Linux commands every admin should know (Part II)

posted by MariyaV @ 14:45 PM
September 9, 2013


Command w displays list of the currently logged in users and some additional information. If you want to check who else is connected to your server and what they are doing, w is the command you need.

The first row shows the system time, the uptime, number of the active users and the load average.

USER column displays the list of the usernames.

TTY stands for terminal type (teletype). The terminals can be physical (:0), that is, hardware keyboard and monitor attached to the server; and virtual (pts/0) (pts means pseudo terminal slave). There is usually only one set of actual keyboard and monitor and therefore those who connect to the server remotely (via SSH or Telnet) use the pseudo terminals. Thus the information in the TTY box allows to find out who of the users sits in front of the server and may have physical access to it and who uses remote connection.

FROM – an IP address the user is logged in from.

LOGIN@ shows the time at which the user logged in.

IDLE displays the time since the user last typed anything.

JCPU (jobs CPU) is the CPU time used by all the processes (except the past background jobs) which are attached to the terminal (TTY).

PCPU (process CPU) is the CPU time used by the currently active process listed in the WHAT column.

WHAT displays the list of names and parameters of the current processes.

It is worth mentioning, in addition, that there are other utilities which output the user information, such as who, users and finger.

If you are not sure what your username is, run whoami.


This command displays information about files, directories and other objects of the file system. Here is the output of stat testfile:

The first row (File:) shows the filename.

The second row shows the file size (in bytes) (Size:); number of physical disk blocks allocated on the disk (1 block counts for 512 bytes) (Blocks:); size of IO block (a unit of physical disk allocation) (IO Block:); and the file system object type (e.g. regular file, directory, socket, etc.).

The following row displays name of the hard disk the file system object is located at (Device:); inode (file system object) number (Inode:); and number of hard links to the inode (Links:). A file, a directory, etc. can have many different names located in different directories, and each of those names is either a hard link or a soft (symbolic) link. When we run ls command or look at the list of files in some graphical desktop environment, it is links (not files themselves) that make the list. Every link is associated with (or pointed to) the inode and the file itself can be read, changed or executed through the links.

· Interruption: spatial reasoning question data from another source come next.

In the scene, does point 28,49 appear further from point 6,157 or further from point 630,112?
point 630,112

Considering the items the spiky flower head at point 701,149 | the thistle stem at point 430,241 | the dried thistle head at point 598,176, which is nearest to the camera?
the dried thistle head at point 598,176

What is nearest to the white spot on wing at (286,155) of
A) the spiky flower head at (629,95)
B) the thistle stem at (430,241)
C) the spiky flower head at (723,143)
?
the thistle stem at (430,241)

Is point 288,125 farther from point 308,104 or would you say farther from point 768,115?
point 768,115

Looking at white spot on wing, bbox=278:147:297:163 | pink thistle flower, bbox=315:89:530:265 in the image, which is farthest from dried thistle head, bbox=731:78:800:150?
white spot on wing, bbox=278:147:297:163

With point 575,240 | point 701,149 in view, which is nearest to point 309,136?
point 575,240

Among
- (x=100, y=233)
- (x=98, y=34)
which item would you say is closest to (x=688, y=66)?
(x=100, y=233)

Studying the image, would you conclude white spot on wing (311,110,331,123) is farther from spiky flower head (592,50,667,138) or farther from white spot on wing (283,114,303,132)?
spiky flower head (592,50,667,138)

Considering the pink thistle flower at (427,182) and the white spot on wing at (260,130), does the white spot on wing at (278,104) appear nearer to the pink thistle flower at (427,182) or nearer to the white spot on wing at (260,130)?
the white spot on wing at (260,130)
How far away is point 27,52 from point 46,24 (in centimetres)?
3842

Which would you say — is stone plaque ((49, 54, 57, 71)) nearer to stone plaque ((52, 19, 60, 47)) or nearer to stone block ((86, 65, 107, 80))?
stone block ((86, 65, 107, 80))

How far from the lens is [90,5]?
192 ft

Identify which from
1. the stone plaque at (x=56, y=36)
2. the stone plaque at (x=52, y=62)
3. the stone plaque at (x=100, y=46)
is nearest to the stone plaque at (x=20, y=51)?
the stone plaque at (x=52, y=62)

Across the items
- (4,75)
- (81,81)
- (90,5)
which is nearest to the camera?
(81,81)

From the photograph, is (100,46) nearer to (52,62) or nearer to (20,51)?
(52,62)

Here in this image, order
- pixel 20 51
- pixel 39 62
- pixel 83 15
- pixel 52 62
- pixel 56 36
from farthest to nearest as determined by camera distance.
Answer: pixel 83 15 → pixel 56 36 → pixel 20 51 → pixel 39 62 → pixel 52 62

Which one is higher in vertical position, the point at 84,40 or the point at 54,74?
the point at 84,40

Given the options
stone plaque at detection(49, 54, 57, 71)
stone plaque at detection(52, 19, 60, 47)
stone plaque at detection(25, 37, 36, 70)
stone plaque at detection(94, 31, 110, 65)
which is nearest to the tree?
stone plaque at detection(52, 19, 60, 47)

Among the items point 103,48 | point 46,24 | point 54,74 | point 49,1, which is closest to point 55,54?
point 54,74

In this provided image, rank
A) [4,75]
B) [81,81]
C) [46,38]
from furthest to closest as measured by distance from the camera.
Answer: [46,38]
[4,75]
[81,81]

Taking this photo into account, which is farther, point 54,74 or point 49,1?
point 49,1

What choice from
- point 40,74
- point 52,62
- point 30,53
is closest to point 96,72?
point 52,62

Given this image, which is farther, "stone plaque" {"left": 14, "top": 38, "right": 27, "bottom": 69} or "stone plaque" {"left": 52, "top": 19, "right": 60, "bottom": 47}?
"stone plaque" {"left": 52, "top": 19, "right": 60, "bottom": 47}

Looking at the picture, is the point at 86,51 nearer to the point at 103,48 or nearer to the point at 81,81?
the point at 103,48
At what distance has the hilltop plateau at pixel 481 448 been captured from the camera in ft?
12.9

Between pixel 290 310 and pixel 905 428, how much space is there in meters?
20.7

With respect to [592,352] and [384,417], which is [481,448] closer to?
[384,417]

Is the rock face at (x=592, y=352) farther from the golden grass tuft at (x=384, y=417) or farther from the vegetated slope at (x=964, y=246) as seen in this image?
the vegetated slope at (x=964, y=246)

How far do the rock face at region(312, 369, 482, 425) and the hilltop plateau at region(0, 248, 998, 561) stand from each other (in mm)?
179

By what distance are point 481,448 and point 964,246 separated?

The next row shows the information about access permissions set for the file system object.

Access: displays the permissions in octal and symbolic formats. R stands for “read”, W stands for “write” and X stands for “execute”. The permissions are enumerated (in order from the left to the right) for the owner, the group of owner and all others. RWX (or 7 in octal notation) grant all permissions. Later we will discuss how to change the access permissions values and other file attributes. The leftmost number defines whether the file can be executed by everyone with the permissions of the owner (value 4), the owner group (value 2) or both (value 6). Also a “sticky bit” can be set (value 1) but nowadays its usage is narrowly confined to making sure that no one but the superuser, the owner of the file and the directory it is located at, has the right to remove the file.

UID: and GID: show the user ID and the group ID of the file system object owner and the group of owners respectively.

The next 3 rows show information about the last access time (Access:), the last content modification time (Modify:) and the last metadata modification time (e.g. access permissions) (Change:).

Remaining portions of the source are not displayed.